GIVEN TASK -> Starting at the line containing "In vertical terms, where" and ending with the last of the entries below, copy those lines word for word. Leave the pictures out.

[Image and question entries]
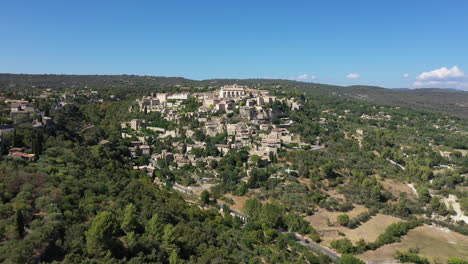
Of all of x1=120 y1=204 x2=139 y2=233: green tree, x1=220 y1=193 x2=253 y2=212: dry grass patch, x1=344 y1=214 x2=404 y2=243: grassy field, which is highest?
x1=120 y1=204 x2=139 y2=233: green tree

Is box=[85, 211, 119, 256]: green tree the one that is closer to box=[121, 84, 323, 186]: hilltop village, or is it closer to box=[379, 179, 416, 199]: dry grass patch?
box=[121, 84, 323, 186]: hilltop village

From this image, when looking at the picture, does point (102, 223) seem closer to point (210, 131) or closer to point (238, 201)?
point (238, 201)

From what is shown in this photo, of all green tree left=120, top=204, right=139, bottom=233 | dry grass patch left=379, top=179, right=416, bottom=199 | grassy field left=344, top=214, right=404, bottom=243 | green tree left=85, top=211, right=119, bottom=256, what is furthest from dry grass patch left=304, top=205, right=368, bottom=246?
green tree left=85, top=211, right=119, bottom=256

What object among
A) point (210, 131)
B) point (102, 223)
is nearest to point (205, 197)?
point (102, 223)

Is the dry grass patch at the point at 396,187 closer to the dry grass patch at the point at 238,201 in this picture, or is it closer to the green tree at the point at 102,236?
the dry grass patch at the point at 238,201

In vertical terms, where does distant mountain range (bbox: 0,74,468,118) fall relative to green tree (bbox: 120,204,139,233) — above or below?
above

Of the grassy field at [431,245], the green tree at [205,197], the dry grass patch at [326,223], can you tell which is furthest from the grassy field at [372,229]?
the green tree at [205,197]
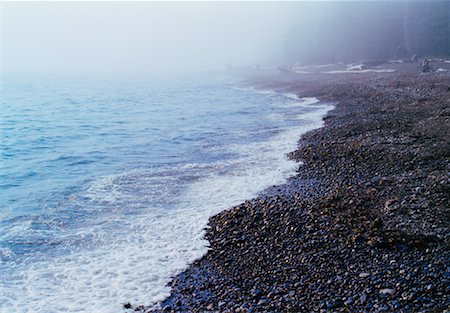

ANSWER TO THE PROBLEM ->
In vertical terms, where does distant mountain range (bbox: 0,74,468,118) fall relative to green tree (bbox: 120,204,139,233) — above or below?
above

Of the grassy field at [431,245], the green tree at [205,197], the dry grass patch at [326,223], can you tell which is furthest from the grassy field at [372,229]?
the green tree at [205,197]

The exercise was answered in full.